Task item A: In the article on the ICU communication board, how many patients was Berning's prototype tested among?
Task item B: Reproduce word for word the article on the ICU communication board from "To understand how" to "have been sedated.".
Task item C:
Does the article on the ICU communication board support each statement below? Answer yes or no for each, quoting the deciding words.
(i) Berning began working on the board in 2013.
(ii) The board was modeled on physician order forms.
(iii) Seigan Ed Glassing had formerly been a graphic designer.

Helping the Voiceless Express Themselves
NewYork-Presbyterian Chaplain Joel Berning’s communication board gives ICU patients the chance to convey their spiritual needs.
To understand how Joel Berning’s spiritual care communication board came to be is to follow the advancements of modern medicine.
Ten to 20 years ago, patients who were critically ill, on mechanical ventilation, and unable to speak, would have been sedated.
“But in the last decade, the best practices in the ICU, in critical care, have moved to sedating people less because, if you keep them awake, they can participate in their care and have better outcomes,” says Berning, a chaplain at NewYork-Presbyterian.
It was while tending to these patients, who are awake but breathing through a tube, that Berning realized they needed a way to communicate their spiritual needs. In 2013, he began working on creating the board, which is modeled on nursing communication boards.
By March 2014, Berning had a working prototype and began to test it among 50 mechanically ventilated adults in medical or surgical ICUs to determine if receiving this spiritual care works. The board reflects the four areas of spirituality that would be assessed by a chaplain: religious affiliations, feelings, spiritual pain, and a desired religious or nonreligious intervention a chaplain can provide, like needing prayer or a hand held. Berning then collaborated with his colleague Seigan Ed Glassing, a Buddhist chaplain and former graphic designer, who developed illustrations of the interventions and cartoon faces for the emotions, so patients could more easily identify their feelings and needs by pointing to them.

Extracted records:

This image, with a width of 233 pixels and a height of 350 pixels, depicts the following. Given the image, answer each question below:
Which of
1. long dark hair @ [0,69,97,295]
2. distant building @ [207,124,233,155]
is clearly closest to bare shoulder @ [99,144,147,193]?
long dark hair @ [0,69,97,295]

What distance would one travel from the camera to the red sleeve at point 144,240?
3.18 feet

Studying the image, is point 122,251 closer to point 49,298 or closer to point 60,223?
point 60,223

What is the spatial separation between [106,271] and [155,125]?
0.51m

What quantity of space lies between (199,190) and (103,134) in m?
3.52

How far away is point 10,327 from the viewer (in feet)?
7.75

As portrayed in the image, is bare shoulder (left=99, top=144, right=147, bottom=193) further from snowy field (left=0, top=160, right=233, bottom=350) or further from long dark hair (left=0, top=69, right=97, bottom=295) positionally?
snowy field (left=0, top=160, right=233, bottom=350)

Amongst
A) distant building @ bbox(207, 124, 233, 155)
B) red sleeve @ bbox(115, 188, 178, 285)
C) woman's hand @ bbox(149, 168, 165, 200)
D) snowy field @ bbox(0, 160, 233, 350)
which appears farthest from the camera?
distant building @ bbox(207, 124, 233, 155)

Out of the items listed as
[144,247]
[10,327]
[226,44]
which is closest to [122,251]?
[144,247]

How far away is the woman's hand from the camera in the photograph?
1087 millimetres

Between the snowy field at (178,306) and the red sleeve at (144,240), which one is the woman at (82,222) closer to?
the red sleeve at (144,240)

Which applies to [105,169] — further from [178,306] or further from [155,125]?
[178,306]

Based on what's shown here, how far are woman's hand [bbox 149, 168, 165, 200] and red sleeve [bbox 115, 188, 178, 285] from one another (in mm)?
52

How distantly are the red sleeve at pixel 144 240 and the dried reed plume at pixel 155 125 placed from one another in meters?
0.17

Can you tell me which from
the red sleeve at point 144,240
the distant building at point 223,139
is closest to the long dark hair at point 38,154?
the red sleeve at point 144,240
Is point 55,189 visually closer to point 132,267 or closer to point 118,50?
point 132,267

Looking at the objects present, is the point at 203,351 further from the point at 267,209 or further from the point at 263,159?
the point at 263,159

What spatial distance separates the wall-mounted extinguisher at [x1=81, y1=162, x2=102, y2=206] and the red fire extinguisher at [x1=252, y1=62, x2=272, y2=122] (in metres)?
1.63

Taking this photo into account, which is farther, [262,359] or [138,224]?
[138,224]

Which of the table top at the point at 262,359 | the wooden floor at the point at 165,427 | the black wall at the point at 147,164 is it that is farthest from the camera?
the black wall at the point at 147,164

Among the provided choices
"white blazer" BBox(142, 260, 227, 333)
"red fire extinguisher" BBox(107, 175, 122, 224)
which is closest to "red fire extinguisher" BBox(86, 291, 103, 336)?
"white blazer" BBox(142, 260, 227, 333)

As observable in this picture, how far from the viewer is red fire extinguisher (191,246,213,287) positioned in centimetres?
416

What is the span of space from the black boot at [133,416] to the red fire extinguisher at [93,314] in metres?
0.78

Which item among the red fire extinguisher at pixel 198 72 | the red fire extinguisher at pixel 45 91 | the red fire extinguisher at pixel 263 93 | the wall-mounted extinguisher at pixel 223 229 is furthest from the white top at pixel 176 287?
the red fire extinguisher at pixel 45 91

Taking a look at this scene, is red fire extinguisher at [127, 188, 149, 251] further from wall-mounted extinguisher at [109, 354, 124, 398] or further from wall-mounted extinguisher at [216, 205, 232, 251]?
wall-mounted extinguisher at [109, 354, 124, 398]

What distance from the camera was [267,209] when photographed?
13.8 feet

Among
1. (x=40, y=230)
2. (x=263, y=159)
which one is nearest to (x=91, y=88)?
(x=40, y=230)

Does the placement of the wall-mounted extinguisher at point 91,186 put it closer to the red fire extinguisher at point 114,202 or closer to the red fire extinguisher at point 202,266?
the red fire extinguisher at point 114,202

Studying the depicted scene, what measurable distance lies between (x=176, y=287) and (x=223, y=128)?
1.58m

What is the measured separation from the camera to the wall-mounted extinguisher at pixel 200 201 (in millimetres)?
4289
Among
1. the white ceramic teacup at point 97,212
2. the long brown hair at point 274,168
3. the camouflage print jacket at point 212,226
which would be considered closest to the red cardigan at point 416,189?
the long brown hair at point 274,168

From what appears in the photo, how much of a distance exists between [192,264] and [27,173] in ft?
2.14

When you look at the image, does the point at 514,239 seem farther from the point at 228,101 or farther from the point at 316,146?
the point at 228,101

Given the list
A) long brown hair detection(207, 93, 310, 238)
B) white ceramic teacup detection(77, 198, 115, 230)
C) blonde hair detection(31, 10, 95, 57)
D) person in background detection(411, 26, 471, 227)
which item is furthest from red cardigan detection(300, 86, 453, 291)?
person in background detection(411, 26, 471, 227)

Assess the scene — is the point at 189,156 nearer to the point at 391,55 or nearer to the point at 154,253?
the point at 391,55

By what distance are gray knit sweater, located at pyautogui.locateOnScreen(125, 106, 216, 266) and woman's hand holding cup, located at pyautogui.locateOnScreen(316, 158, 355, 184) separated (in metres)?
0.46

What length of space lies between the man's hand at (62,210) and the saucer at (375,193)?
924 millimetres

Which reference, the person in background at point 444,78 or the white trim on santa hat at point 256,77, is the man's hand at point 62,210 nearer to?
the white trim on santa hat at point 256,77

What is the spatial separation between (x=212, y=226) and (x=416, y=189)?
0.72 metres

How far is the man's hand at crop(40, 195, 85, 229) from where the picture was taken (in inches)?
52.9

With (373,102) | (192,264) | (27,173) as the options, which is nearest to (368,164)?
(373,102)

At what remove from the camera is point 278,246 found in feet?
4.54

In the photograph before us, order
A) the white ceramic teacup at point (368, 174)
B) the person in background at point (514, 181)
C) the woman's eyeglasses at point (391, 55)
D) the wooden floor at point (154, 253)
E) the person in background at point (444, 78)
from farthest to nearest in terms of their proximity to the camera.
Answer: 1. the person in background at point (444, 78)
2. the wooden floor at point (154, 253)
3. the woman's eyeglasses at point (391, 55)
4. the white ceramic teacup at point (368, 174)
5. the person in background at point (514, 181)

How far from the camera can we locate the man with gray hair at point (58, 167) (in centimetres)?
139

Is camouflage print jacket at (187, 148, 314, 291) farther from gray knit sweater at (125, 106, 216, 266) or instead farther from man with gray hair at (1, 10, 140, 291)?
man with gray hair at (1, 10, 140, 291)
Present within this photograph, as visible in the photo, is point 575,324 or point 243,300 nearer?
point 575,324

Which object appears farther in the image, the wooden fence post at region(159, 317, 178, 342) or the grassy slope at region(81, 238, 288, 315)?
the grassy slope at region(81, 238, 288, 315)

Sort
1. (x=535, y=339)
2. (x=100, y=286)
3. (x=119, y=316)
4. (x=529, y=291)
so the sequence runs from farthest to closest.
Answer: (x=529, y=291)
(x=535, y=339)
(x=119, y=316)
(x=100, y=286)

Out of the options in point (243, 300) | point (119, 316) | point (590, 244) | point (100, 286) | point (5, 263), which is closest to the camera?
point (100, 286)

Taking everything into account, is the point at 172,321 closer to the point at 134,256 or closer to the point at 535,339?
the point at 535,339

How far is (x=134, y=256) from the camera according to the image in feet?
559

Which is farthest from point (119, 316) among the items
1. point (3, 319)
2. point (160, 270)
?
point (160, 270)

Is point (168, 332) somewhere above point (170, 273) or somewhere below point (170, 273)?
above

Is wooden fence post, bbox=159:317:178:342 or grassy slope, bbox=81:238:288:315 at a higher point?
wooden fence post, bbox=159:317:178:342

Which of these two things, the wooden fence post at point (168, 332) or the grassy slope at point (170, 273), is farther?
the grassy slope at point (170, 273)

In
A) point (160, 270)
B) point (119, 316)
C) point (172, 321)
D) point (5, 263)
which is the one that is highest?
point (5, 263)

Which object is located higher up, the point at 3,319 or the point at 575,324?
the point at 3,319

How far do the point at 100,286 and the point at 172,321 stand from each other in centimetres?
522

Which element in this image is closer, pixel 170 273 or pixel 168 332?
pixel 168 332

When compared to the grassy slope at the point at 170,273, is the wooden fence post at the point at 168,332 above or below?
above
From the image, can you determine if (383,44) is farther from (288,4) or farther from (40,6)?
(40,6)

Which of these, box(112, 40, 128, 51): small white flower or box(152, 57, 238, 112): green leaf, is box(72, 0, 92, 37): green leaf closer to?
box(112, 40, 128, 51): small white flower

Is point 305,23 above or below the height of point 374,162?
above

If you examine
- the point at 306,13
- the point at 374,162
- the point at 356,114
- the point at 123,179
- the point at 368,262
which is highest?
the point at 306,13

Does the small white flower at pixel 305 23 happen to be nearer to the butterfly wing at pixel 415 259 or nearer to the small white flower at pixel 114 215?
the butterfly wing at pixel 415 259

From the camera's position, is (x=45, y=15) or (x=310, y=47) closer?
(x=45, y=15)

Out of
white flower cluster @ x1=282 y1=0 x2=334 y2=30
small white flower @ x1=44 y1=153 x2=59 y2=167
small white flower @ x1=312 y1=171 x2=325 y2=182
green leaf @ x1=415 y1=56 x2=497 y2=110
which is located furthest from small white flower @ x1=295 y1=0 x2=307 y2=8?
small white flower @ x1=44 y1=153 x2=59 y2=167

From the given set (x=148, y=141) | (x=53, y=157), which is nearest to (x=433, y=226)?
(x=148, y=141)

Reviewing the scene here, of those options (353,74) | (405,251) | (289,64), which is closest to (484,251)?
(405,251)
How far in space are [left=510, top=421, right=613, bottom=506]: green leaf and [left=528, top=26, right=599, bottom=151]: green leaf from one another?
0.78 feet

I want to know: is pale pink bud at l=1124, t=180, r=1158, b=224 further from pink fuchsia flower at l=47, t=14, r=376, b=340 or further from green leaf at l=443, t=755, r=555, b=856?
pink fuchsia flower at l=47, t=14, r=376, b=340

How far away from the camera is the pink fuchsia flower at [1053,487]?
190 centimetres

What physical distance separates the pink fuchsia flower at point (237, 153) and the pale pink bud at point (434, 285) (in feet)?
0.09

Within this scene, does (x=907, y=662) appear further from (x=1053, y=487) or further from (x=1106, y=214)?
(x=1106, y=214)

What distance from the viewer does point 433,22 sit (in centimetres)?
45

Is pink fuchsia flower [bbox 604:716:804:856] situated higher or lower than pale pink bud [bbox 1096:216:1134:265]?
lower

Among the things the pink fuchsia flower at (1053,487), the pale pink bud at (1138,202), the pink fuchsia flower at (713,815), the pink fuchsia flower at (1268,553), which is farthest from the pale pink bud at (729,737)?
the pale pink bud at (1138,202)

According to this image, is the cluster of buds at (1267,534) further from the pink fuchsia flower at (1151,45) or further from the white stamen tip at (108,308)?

Your response A: 50 mechanically ventilated adults in medical or surgical ICUs

Your response B:
To understand how Joel Berning’s spiritual care communication board came to be is to follow the advancements of modern medicine.
Ten to 20 years ago, patients who were critically ill, on mechanical ventilation, and unable to speak, would have been sedated.

Your response C:
(i) Yes: "In 2013, he began working on creating the board"
(ii) No: "which is modeled on nursing communication boards"
(iii) Yes: "a Buddhist chaplain and former graphic designer"